Apply what you read:
1. From the forum thread on cable jitter below, translate this sentence into French: "Matching a cable properly results in a flat frequency response and a flat group delay."
2. Resume the forum thread on jitter in digital audio cables below, writing on from its final line.

Page excerpt:
-- -- --

On Fri, 14 Jan 2011 09:57:44 -0500, "Arny Krueger"
wrote:

"Don Pearce" wrote in message


And of course the term jitter is used with cables -
wrongly in my view. Jitter is a random perturbation of
the data edges caused by noise events. The inaccuracies
caused by cables are systematic and identical on each
data edge. This means that they can be corrected. Either
matching the cable better or using channel estimation
(all mobile phones have this and it is dirt cheap) to
measure and cancel the inaccuracies that shift the edges
out of place.

The digital signal's edges tend to wander around because the cable is
ultimately a low pass filter and the spectral content of the digital data
passing through the cable varies as the data varies. So matching the cable
better can't be of much help.

No, this simply isn't so. Matching a cable properly results in a flat
frequency response and a flat group delay. This reshapes the signal
perfectly.

That leaves the more complex methods like channel estimation or buffering
and reclocking.


More complex, sure, but not exactly taxing these days.

d

In article , Arny
Krueger
wrote:
"Don Pearce" wrote in message


And of course the term jitter is used with cables - wrongly in my
view. Jitter is a random perturbation of the data edges caused by
noise events. The inaccuracies caused by cables are systematic and
identical on each data edge. This means that they can be corrected.
Either matching the cable better or using channel estimation (all
mobile phones have this and it is dirt cheap) to measure and cancel
the inaccuracies that shift the edges out of place.

The digital signal's edges tend to wander around because the cable is
ultimately a low pass filter and the spectral content of the digital
data passing through the cable varies as the data varies. So matching
the cable better can't be of much help.

Well a better match might improve things in principle. The snag is that
even trying to do this is questionably given the frequency range involved
as the cables don't necessarily have a frequency-independent impedance. :-)

And as you say, the real problem is the finite bandwith.

Yes. I think PM and others refer to it as 'data induced jitter' because it
depends on the details of the waveform. Generally tested using the 'J test'
waveform that toggles the LSB of an otherwise steady fs/4 waveform.

Slainte,

Jim

--
Please use the address on the audiomisc page if you wish to email me.

-- -- --

Data to examine:
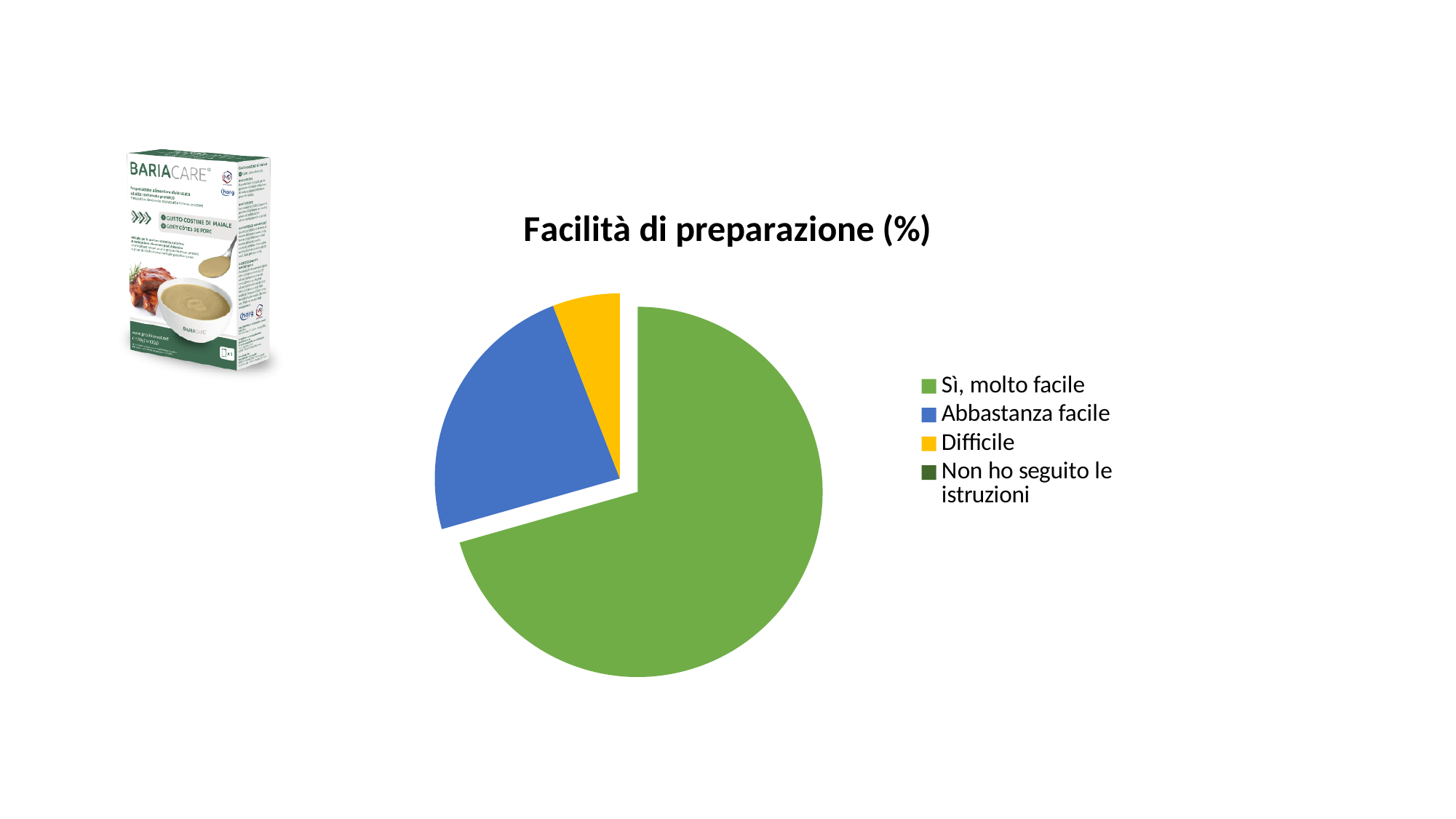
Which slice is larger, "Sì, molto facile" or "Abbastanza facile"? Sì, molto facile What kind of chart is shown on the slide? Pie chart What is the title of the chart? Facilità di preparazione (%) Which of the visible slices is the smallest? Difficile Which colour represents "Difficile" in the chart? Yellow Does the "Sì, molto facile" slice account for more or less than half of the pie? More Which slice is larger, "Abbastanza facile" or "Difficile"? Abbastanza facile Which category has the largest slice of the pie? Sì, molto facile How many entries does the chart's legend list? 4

-- -- --

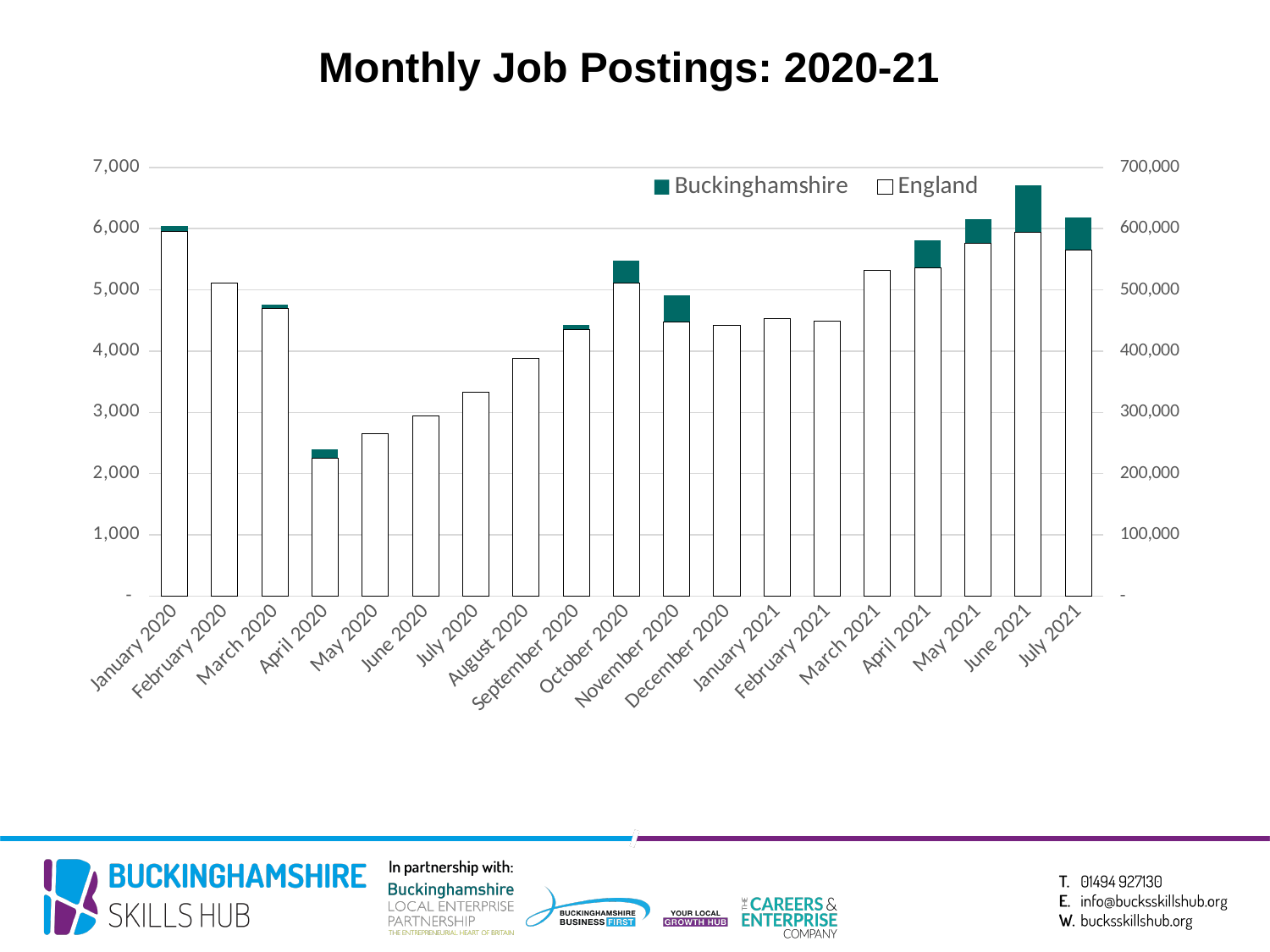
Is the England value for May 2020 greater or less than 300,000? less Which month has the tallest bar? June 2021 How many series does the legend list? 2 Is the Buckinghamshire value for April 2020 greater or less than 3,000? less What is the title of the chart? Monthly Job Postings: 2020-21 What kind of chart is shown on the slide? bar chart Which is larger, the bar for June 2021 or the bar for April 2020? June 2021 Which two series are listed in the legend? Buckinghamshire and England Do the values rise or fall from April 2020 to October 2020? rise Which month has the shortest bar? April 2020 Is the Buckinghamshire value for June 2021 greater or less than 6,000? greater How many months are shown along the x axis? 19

-- -- --

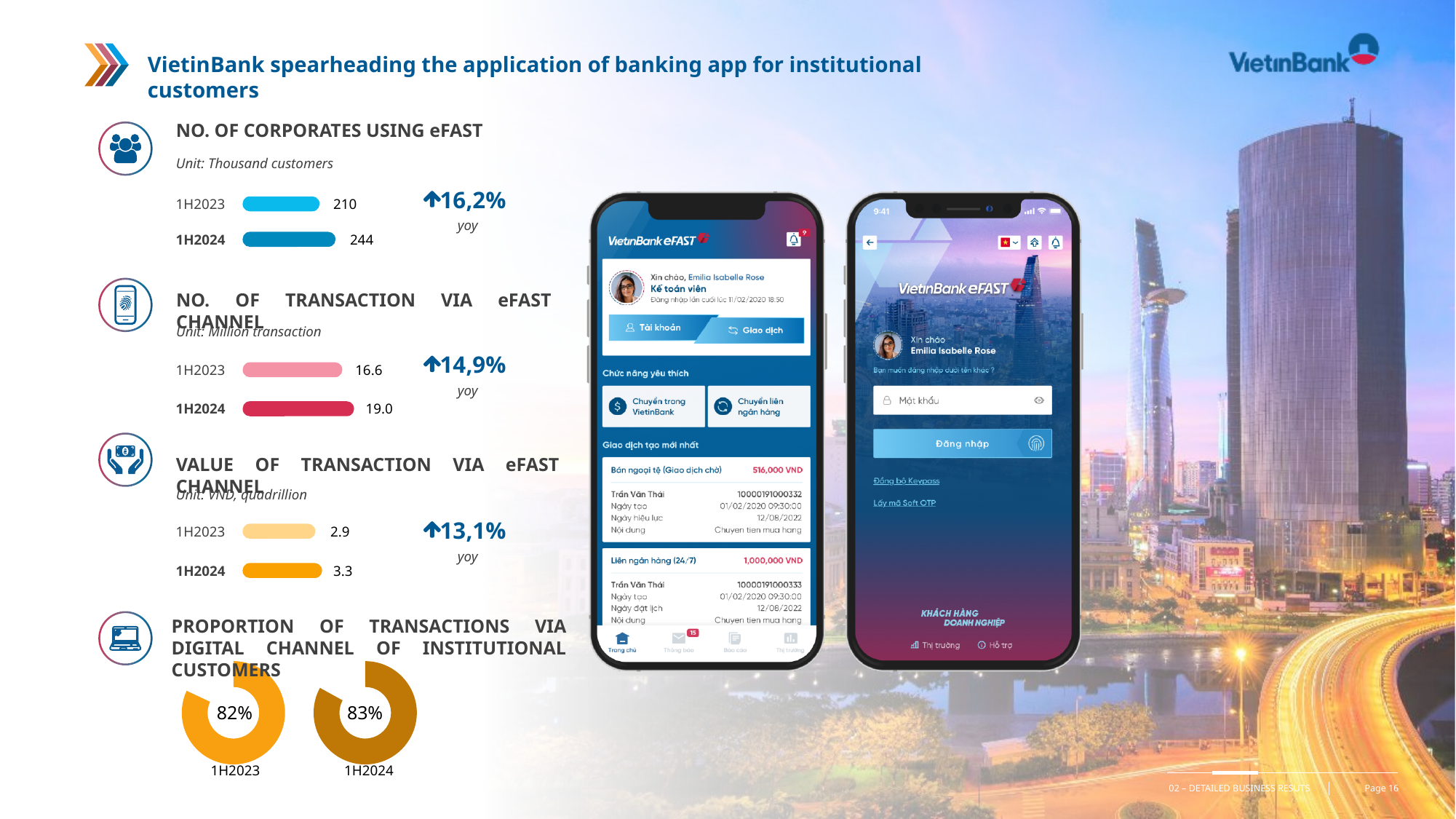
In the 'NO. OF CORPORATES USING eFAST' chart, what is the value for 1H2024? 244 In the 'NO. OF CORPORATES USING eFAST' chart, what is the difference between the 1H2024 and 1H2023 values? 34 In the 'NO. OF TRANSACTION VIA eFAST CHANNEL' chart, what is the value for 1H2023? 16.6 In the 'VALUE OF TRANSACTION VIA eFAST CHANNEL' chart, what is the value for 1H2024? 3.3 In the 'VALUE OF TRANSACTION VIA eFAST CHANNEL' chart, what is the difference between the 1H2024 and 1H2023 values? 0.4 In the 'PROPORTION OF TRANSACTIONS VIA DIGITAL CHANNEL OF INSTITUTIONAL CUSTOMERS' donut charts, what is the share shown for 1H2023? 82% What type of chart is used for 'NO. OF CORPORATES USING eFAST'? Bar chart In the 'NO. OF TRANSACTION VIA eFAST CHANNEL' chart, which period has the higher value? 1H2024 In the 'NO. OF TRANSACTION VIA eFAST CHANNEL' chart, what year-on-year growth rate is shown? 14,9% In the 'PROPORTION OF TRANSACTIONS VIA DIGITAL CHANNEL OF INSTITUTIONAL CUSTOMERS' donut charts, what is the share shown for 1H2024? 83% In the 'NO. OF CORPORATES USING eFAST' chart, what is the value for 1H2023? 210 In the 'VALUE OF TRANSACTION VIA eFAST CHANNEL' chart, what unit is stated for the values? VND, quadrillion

-- -- --

List of answers:
1. Une adaptation correcte d'un câble donne une réponse en fréquence plate et un temps de propagation de groupe plat.

2.
Electronics http://www.st-and.ac.uk/~www_pa/Scot...o/electron.htm
Armstrong Audio http://www.audiomisc.co.uk/Armstrong/armstrong.html
Audio Misc http://www.audiomisc.co.uk/index.html

In article , Don Pearce
wrote:
On Fri, 14 Jan 2011 09:57:44 -0500, "Arny Krueger"
wrote:

"Don Pearce" wrote in message


And of course the term jitter is used with cables - wrongly in my
view. Jitter is a random perturbation of the data edges caused by
noise events. The inaccuracies caused by cables are systematic and
identical on each data edge. This means that they can be corrected.
Either matching the cable better or using channel estimation (all
mobile phones have this and it is dirt cheap) to measure and cancel
the inaccuracies that shift the edges out of place.

The digital signal's edges tend to wander around because the cable is
ultimately a low pass filter and the spectral content of the digital
data passing through the cable varies as the data varies. So matching
the cable better can't be of much help.

No, this simply isn't so. Matching a cable properly results in a flat
frequency response and a flat group delay. This reshapes the signal
perfectly.

Not if the cable loss changes with frequency. You can optimise by playing
with the matching, but not necessarily get a perfect output.

That leaves the more complex methods like channel estimation or
buffering and reclocking.


More complex, sure, but not exactly taxing these days.

It is true that the bandwidths involved aren't exactly out into the THz
region. But as Arny has said, it makes sense in practice to get the dac
(receiver) to deal with this by some mix of reclocking, bufferring, etc.
That way the results become less dependent on the choice of source and
cable... and if someone has bent or stood on the coax. :-)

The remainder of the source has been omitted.